Disagio psicologico, precarietà esistenziale. Il passo è breve

I giovani sono sempre più ansiosi e depressi. Questo, almeno, è ciò che appare da una serie di studi realizzati in tutto l’Occidente. Disturbi come l’ansia e la depressione dipendono principalmente dalla mancanza di controllo che le persone sentono di avere sulle proprie vite. Chi è convinto di avere maggior polso sulla propria esistenza ha meno possibilità di diventare ansioso o depresso rispetto a chi, invece, è convinto di essere vittima delle circostanze. Negli ultimi decenni, nonostante la qualità della vita sia aumentata, nei giovani è maturata la convinzione di non essere in grado, al pari delle generazioni precedenti, di indirizzare il proprio destino dove più preferirebbero. Luca Cioffi, della segreteria della Camera del lavoro di Avellino, declina questo tema sul territorio irpino

Nei giorni scorsi, dalle pagine irpine de “Il Mattino”, il Vescovo di Avellino, Arturo Aiello, e la Caritas hanno lanciato una riflessione sul tema dei suicidi. La nostra provincia è tra quelle con il tasso più alto in Italia, un con il dato del disagio psicologico strettamente correlabile al fabbisogno di lavoro, alla mancanza di certezze, di cui si parla – purtroppo – ormai ogni giorno, non solo sulla testata partenopea.
È importante e necessario aprire, sui temi del disagio e del lavoro dignitoso, un dibattito serio e approfondito perché oggi si presentano come veri e propri drammi generazionali. Troppo spesso il disagio psicologico e lavorativo vengono letti separatamente, come sintomi individuali, mentre un fenomeno così drammatico deve essere analizzato in termini più ampi e strutturali.

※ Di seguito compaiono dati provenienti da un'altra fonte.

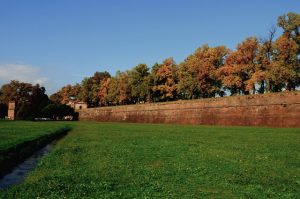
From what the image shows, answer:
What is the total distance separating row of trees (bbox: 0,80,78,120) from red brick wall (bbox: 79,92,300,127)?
30432 mm

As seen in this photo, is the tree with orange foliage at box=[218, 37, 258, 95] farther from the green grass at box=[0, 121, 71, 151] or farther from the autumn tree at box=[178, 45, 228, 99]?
the green grass at box=[0, 121, 71, 151]

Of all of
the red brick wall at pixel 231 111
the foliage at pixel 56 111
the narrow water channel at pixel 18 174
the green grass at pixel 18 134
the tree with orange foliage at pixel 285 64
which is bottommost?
the narrow water channel at pixel 18 174

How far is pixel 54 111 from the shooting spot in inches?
3583

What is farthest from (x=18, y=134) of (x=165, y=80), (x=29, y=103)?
(x=29, y=103)

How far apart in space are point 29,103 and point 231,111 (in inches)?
2600

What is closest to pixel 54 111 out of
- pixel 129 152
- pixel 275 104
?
pixel 275 104

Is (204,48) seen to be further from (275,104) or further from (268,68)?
(275,104)

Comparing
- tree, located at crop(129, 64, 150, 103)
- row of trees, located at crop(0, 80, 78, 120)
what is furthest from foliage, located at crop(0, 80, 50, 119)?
tree, located at crop(129, 64, 150, 103)

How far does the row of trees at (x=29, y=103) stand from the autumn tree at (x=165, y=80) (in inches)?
1010

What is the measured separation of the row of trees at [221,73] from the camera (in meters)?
50.8

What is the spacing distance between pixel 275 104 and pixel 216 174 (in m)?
31.8

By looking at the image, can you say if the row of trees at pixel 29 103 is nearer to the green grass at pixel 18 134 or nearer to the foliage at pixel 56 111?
the foliage at pixel 56 111

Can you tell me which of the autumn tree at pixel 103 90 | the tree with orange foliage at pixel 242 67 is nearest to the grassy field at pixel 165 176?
the tree with orange foliage at pixel 242 67

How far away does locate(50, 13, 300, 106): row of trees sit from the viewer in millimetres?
50781
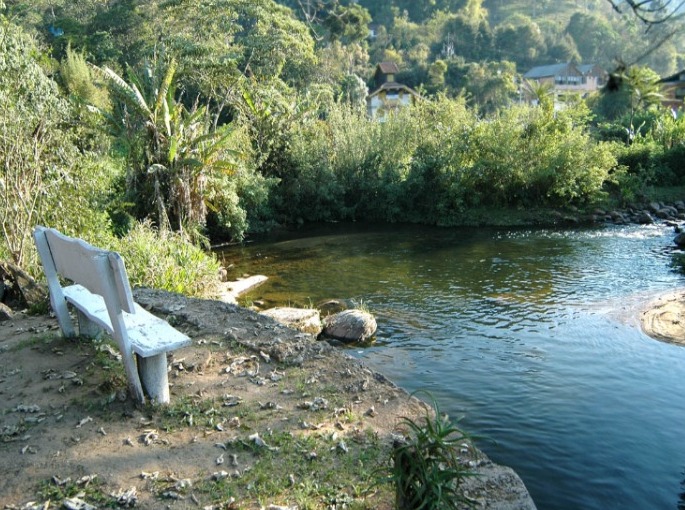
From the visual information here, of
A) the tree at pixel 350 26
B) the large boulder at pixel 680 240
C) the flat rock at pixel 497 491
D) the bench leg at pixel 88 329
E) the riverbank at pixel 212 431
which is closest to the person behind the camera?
the riverbank at pixel 212 431

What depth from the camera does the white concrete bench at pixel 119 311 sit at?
14.0ft

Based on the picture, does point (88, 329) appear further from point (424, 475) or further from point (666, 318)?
point (666, 318)

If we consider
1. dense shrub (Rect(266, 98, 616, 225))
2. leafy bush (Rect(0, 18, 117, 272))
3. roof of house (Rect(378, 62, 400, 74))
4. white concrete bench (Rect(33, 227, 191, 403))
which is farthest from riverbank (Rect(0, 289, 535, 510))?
roof of house (Rect(378, 62, 400, 74))

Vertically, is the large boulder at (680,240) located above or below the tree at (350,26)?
below

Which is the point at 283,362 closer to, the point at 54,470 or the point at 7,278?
the point at 54,470

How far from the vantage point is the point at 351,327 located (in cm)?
951

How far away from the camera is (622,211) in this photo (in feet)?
75.3

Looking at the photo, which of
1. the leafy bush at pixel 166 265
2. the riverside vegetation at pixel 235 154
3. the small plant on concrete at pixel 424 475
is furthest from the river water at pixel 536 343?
the riverside vegetation at pixel 235 154

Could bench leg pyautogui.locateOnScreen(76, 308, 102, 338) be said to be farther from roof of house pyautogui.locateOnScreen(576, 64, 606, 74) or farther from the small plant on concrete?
roof of house pyautogui.locateOnScreen(576, 64, 606, 74)

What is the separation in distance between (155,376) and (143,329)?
15.7 inches

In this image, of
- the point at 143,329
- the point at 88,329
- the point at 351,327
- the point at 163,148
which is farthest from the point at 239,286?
the point at 143,329

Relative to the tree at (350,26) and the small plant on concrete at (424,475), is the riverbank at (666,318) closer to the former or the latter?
the small plant on concrete at (424,475)

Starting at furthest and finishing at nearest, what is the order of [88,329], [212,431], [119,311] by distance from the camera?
[88,329] < [212,431] < [119,311]

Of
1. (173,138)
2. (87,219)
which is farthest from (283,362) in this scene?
(173,138)
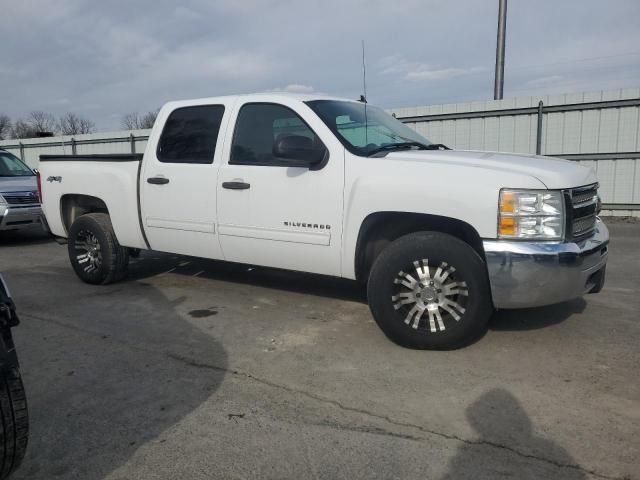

La precarietà dilagante, la difficoltà di emanciparsi, l’influenza dell’emigrazione sui legami personali, la forte competizione acuitasi negli ultimi anni grazie alla retorica del merito, il senso di inadeguatezza a standard imposti: sono tutti elementi che hanno evidenti ripercussioni anche sulla sfera emotiva e psicologica dei soggetti.
Anche la crisi dei corpi intermedi ha permesso che i problemi individuali non venissero collettivizzati, producendo emarginazione e individualismo. Il sindacato, come le realtà del terzo settore, svolgono un importante compito in questo senso, ma non basta. Servizi sociali e assistenza sono assolutamente inadeguati per far fronte a questi problemi, intorno ai quali si costruisce un dibattito che non lascia intrevvedere soluzioni, anzi, amplifica il disagio.

Per anni i giovani sono stati definiti bamboccioni, choosy, mammoni: sono stati incolpati della loro condizione di vita precaria come se fosse una loro colpa il far parte della prima generazione della storia più povera di quella dei propri genitori.

Sulle pagine dello stesso quotidiano, il presidente della Camera del Commercio di Avellino, Oreste Pietro Nicola La Stella, commenta i dati dell’ultimo rapporto Excelsior-Unioncamere individuando nell’incertezza normativa, nel costo del lavoro e nella burocrazia le principali cause di difficoltà nel reclutamento sul nostro territorio. È il risultato di un questionario posto alle imprese secondo il quale ci sarebbe un fabbisogno di personale di 5800 addetti, che si fermano a 800 assunzioni.
Premettendo che 5800 addetti sono poco più della metà delle richieste di reddito di cittadinanza, viene da chiedersi che tipo di specializzazioni richiedano le aziende se esiste una così ampia differenza fra il fabbisogno e la possibilità di guadagnarsi l’assunzione. Per fermare l’emigrazione, per permettere ai giovani di emanciparsi e di costruirsi un’indipendenza, è necessario un lavoro stabile, di qualità e con diritti che fornisca risposte anche rispetto alle criticità psicologiche.

Vedremo se il prossimo esecutivo sarà in grado di azionare le leve giuste per far crescere gli investimenti e l’occupazioe giovanile anche attraverso un’adeguata riforma fiscale. La Cgil da anni si batte per una patrimoniale e una maggiore progressività del fisco: oggi il gettito fiscale grava per l’85% su dipendenti e pensionati. Obiettivo della piattaforma con Cisl e Uil è ridurre il carico nei loro confronti per promuovere una maggiore equità sociale. A partire dai più giovani.